Our data suggest that the standard 300 mg dose of freshly infused natalizumab changes the ratio between natalizumab and NAB in favour of therapeutically active natalizumab. Besides the widely accepted fact that NAB neutralize natalizumab, in our case it can also be seen the other way around. A probable explanation for these findings is that in the first days after a natalizumab infusion, free NAB aggregate with natalizumab and are functionally ‘neutralized’ and below the detection limit of ELISA, whereas excess of natalizumab allows therapeutic blocking of the alpha-4 integrin. However, this effect is transient and dose-dependent: after a few days the natalizumab effect could no longer be determined, as alpha-4 integrin and sVCAM-1 levels were back at baseline levels and high-titre NAB were detected again. In particularly, our findings are interesting regarding the dynamic shifts of serum sVCAM-1 levels, which concur with surface detectability of alpha-4 on immune cells.
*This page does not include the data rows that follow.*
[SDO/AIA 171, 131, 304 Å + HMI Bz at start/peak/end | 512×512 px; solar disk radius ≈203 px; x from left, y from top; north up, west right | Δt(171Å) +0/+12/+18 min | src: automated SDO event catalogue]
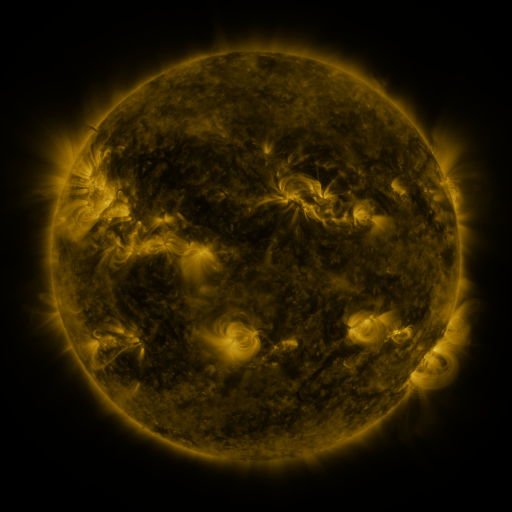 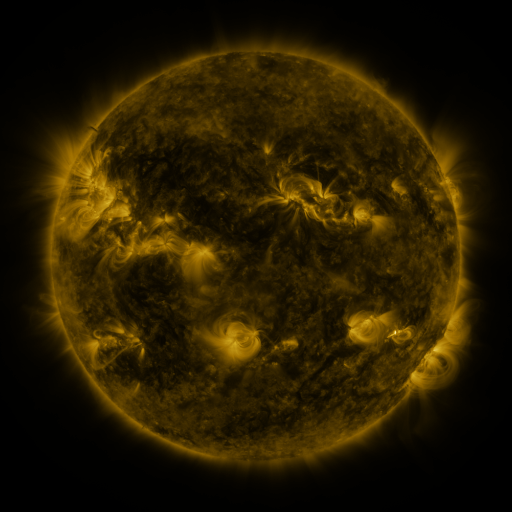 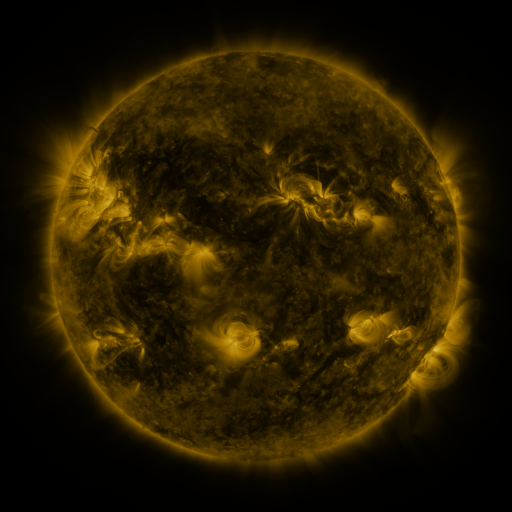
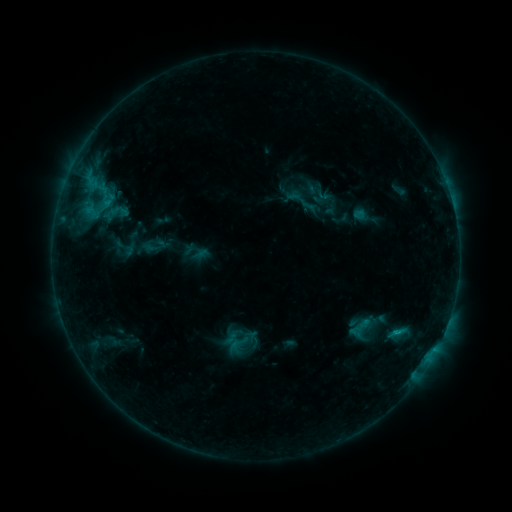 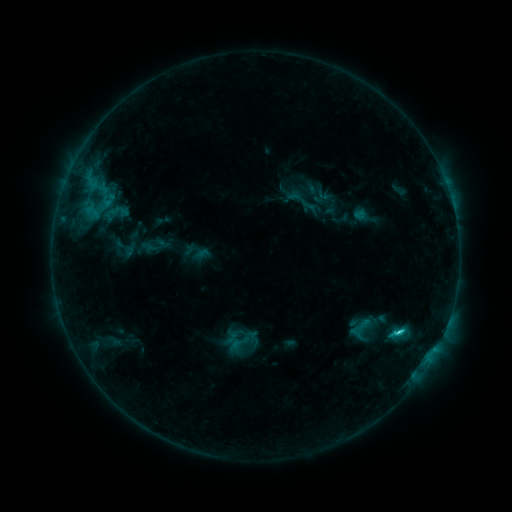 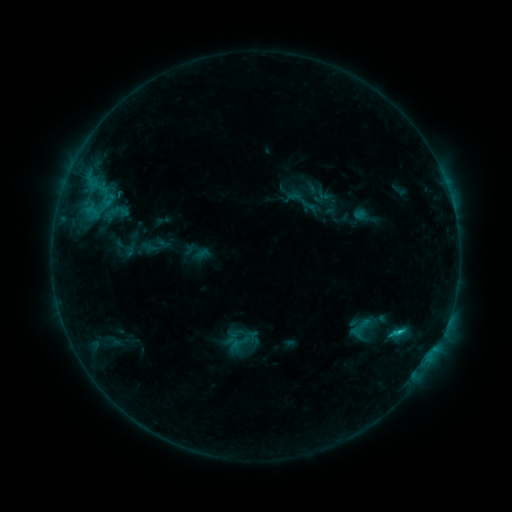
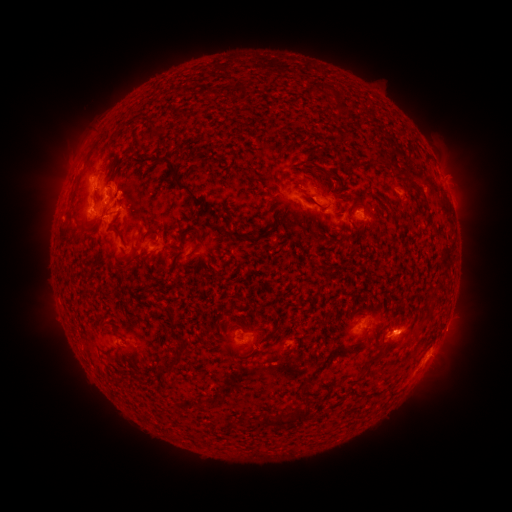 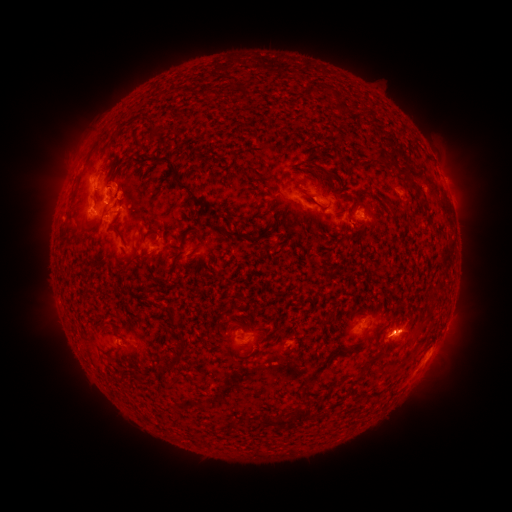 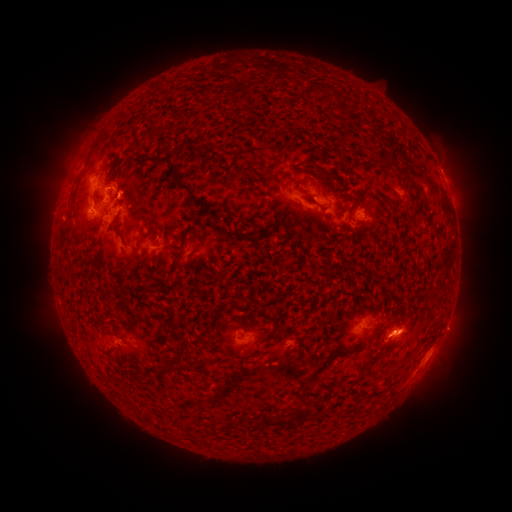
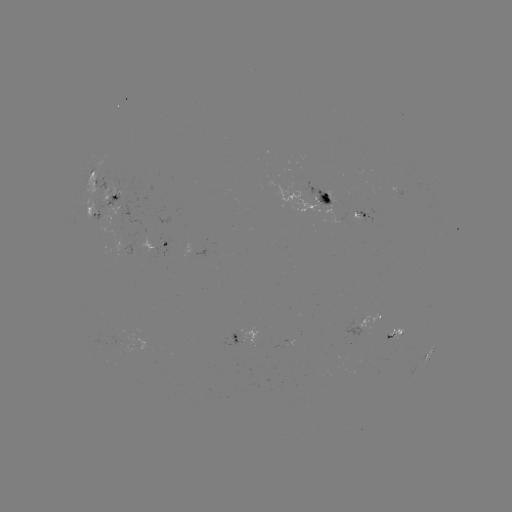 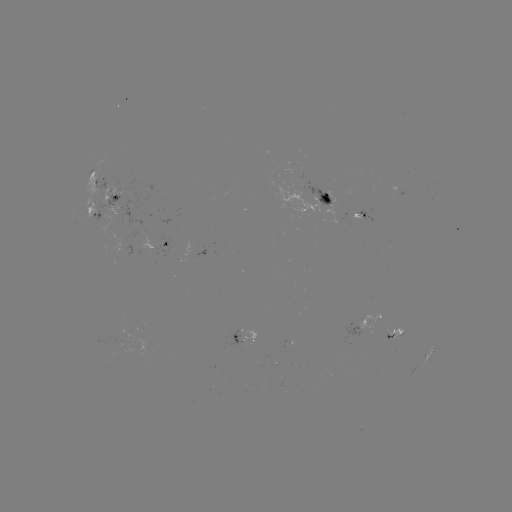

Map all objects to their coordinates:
C1.8 flare: (398, 331)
In a recent study it was shown that endothelial cells react to a natalizumab-induced shortage in alpha-4 levels by reduced shedding or down-regulation of VCAM-1. ⁸ Our results imply that endothelial cells are immediately responsive to alpha-4 availability, hence natalizumab therapy. Moreover, sVCAM-1 is not subject to neutralization by NAB, although it possibly shares a similar binding structure to alpha-4 like natalizumab.

The fact that ‘free’ NAB were not detectable for the first few days post-infusion implies that a second application shortly after the first could provide a longer-lasting blockade of alpha-4 integrin. It remains open to question whether individual patients with NAB might benefit either from divided and/or clustered natalizumab applications (e.g. days 1 and 2) or from higher infusion frequencies. However, a potential increase of adverse events such as allergic reactions and a potential increase of NAB titres, in particular of high-affinity NAB, might occur.
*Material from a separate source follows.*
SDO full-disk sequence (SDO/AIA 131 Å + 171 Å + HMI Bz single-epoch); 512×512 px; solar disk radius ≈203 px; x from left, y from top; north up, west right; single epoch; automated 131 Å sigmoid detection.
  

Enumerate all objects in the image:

We must state here that our findings are limited by the number of patients, but we think that these data provide new insights into short-term molecular changes during natalizumab treatment in the presence of NAB. Above all, our data show that evaluation of alpha-4 integrin expression levels on mononuclear cells by flow cytometry can provide early information on presence of NAB and efficacy of natalizumab therapy.